# creer pdf  formulaires



## eckri (3 Février 2021)

Ma femme est prof elle a besoin de scanner des pages et de creer un pdf avec , pour ca nous utilisons scanner pro qui marche tres  bien
mais ensuite elle a besoin de creer des zones ou les eleves peuvent repondre a des questions

J'ai bien pdf expert mais je ne vois pas cette possibilité 

ci dessous les zones  en vert ... merci


----------



## Chris K (3 Février 2021)

Bonjour,

En effet, PDF Expert ne permet pas de créer des formulaires.
Il faudrait s’orienter sur d’éventuelles applis iOS permettant de faire cela (désolé j’en connais pas).

En revanche je crois savoir que le site pdfescape.com permet de créer des formulaires sans avoir besoin d’Acrobat. À voir ce qui possible de faire avec la version gratuite du site.
Peut-être que d’autres outils similaires en ligne existent.


----------



## eckri (4 Février 2021)

et c'est pas possible de l'exporter au format word docx  ?
scanner et export docx ?


----------



## Chris K (4 Février 2021)

eckri a dit:


> et c'est pas possible de l'exporter au format word docx  ?
> scanner et export docx ?



Peut-être si, scanner pro ne fait pas ça ?


----------



## eckri (4 Février 2021)

Chris K a dit:


> Peut-être si, scanner pro ne fait pas ça ?


non je ne trouve pas cette option avec scanner pro 
c'est infernal pour juste scanner une page et l'envoyer en texte a des eleves 

merci pour ton aide mais je ne trouve rien


----------



## Chris K (4 Février 2021)

Dans scanner pro il y a la reconnaissance de caractères. Tu peux copier coller le texte reconnu dans n’importe quel éditeur de texte. Faudra sûrement le retravailler un peu ensuite.


----------



## eckri (4 Février 2021)

oui j'ai essaye ca mais il y a un boulot enorme car il y a des graphiques et des case a cocher etc..
je viens d'installer Microsoft Lens qui permet de Scanner et d'exporter au format docx mais il faut avoir word installe , on dirait qu'il ne veut pas juste exporter en docx


----------



## MrTom (4 Février 2021)

Hello,

Je ne sais pas si Office Lens le fait, à essayer.


----------



## Chris K (4 Février 2021)

eckri a dit:


> oui j'ai essaye ca mais il y a un boulot enorme car il y a des graphiques et des case a cocher etc..
> je viens d'installer Microsoft Lens qui permet de Scanner et d'exporter au format docx mais il faut avoir word installe , on dirait qu'il ne veut pas juste exporter en docx



Sinon le plus « simple » est de créer un formulaire PDF en utilisant le résultat du scanner avec le site que j’ai suggéré plus haut. Tu auras juste à ajouter les champs de saisis et les cases à cocher. Comme le résultat c’est du PDF, le résultat est utilisable logiquement partout.


----------



## Gwen (4 Février 2021)

L'export en word n'exportera que le texte de tout de façon. Il n'existe aucun logiciel qui exporte les graphiques en Word.


----------



## eckri (4 Février 2021)

Je vais bricoler avec tout ca
Merci a tous


----------



## Chris K (4 Février 2021)

Me suis amusé à créer un formulaire vite fait depuis le fichier que tu as fourni.
Le premier champ est une zone de text. Il y a aussi la première case à cocher.

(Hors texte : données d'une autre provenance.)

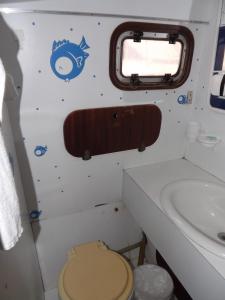 安科纳Conero Boat&breakfast的一间带卫生间和水槽的浴室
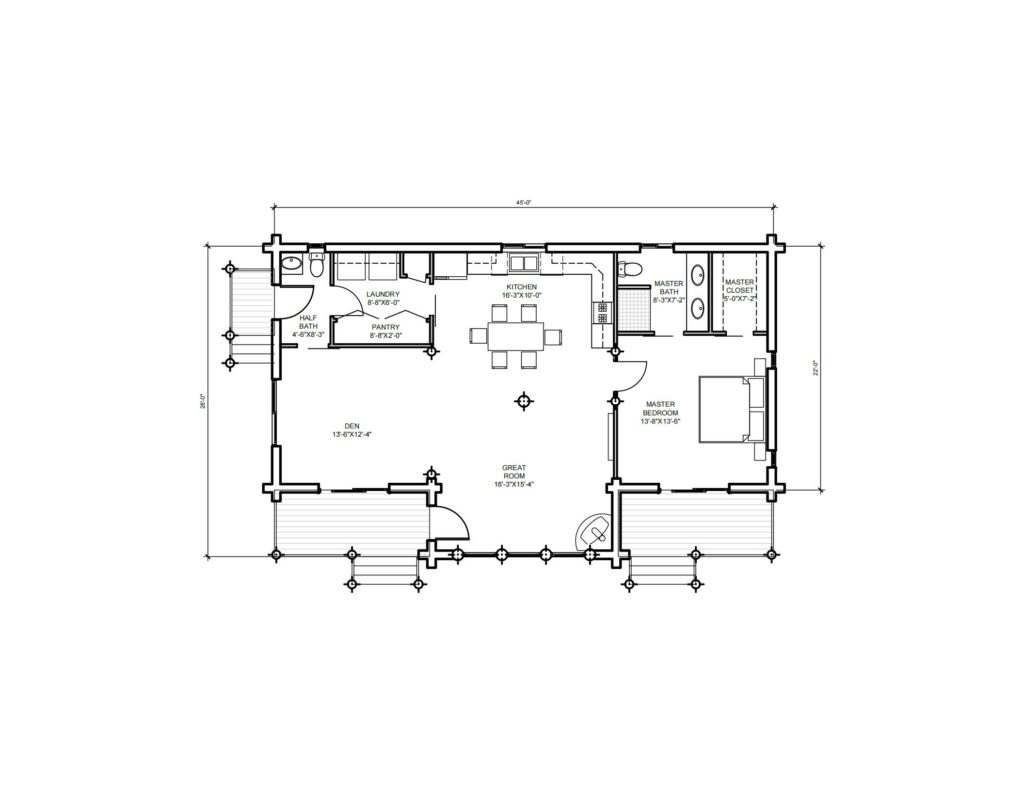 Modern Log Home floor plan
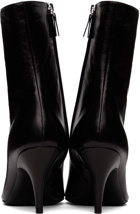 The Row Black Leather Sling Boots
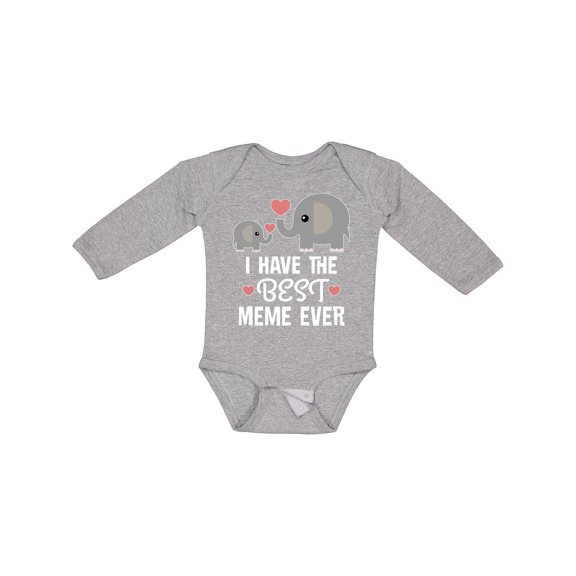 Inktastic Best Meme Ever Grandchild Boys or Girls Long Sleeve Baby Bodysuit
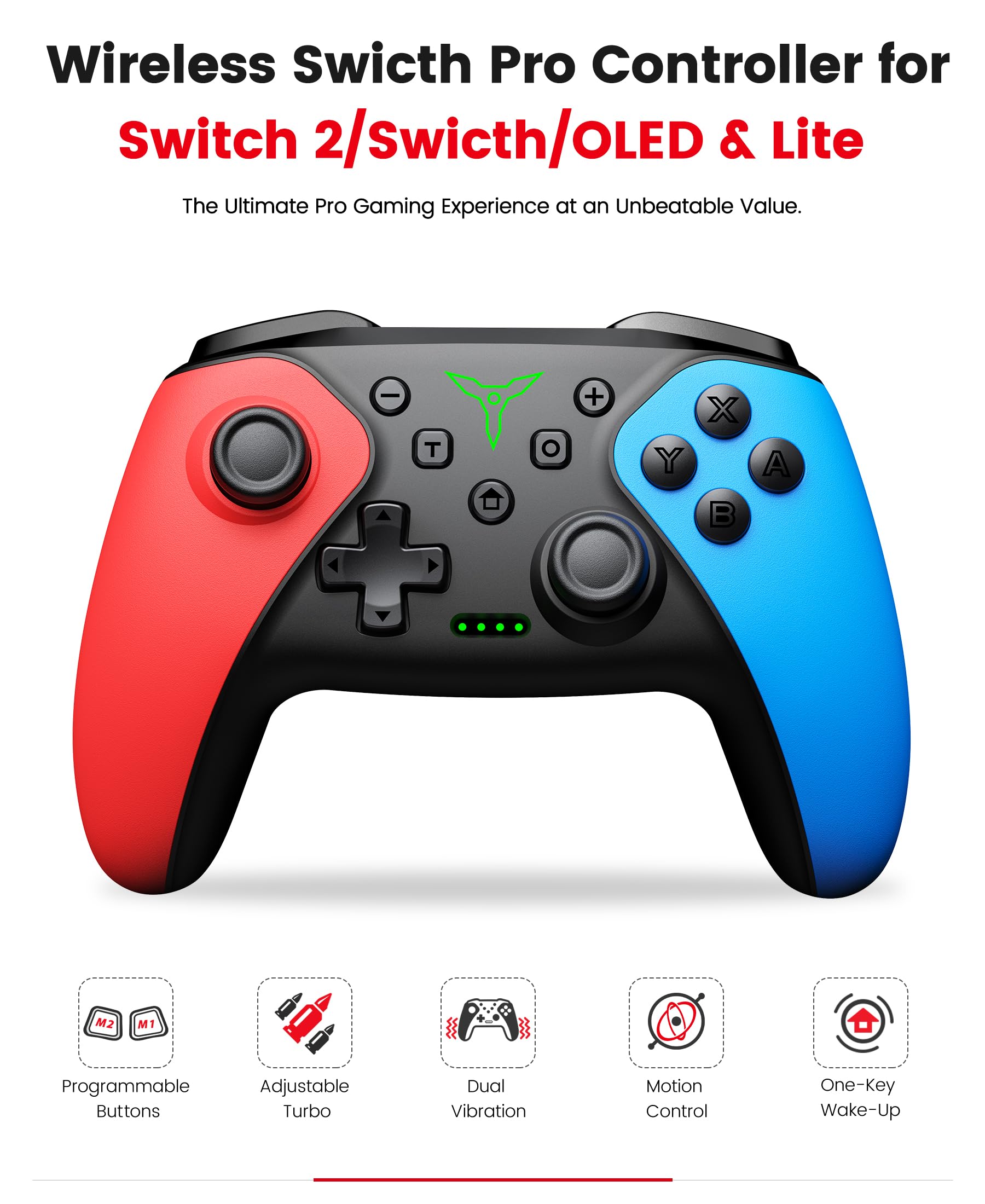 Switch Controller 2-Pack, Wireless Pro Controller for Switch2/Switch/Lite/OLED, Bluetooth Gamepad with Programmable Back Buttons, Turbo, Vibration, Gyro, Compatible with iOS/Android/PC, Includes 2 Stands - Flex Gamingproduct_type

Tout ça depuis iOS en quelques « clics ». Le formulaire est directement utilisable dans l’application fichier.
Bon, zut, je peux pas uploader le résultat (fichier PDF n’est pas pris en compte ici)... mais c’est faisable en tout cas.


----------



## eckri (4 Février 2021)

oui mais ma femme a des bouquins de prof avec des exercices tout pret, scanner est ideal sinon c'est un temps fou a tout refaire
J'ai fais des copier coller a partir d'un pdf , une bonne demi heure de mise en forme pour creer un docx , c'est propre mais ma femme fera jamais ca   je vais devoir tous me les coltiner

par contre c'est moins bien qu'un vrai formulaire pdf

merci pour ton temps


----------



## JOEL65 (4 Février 2021)

Des pdf modifiables peuvent être faits sur un mac avec Scribus ( gratuit ) , mais je sais pas s'il existe une version pour tablette .


----------



## eckri (4 Février 2021)

Scribus 
merci je vais voir ca


----------



## Gabi552 (16 Avril 2021)

Bonjour ! 
Si vous avez scanné votre fichier, il est certainement en format image ? (png ou jpg?)
Pouvez vous par exemple convertir votre fichier en PDF pour commencer ? 
Ensuite, vous pourrez facilement ajouter des zones de textes dans votre PDF sur lesquelles les élèves pourront insérer des réponses via leur PC ou leur smartphone
Perso : j'utilise ApowerPDF pour faire ce genre de tâches


----------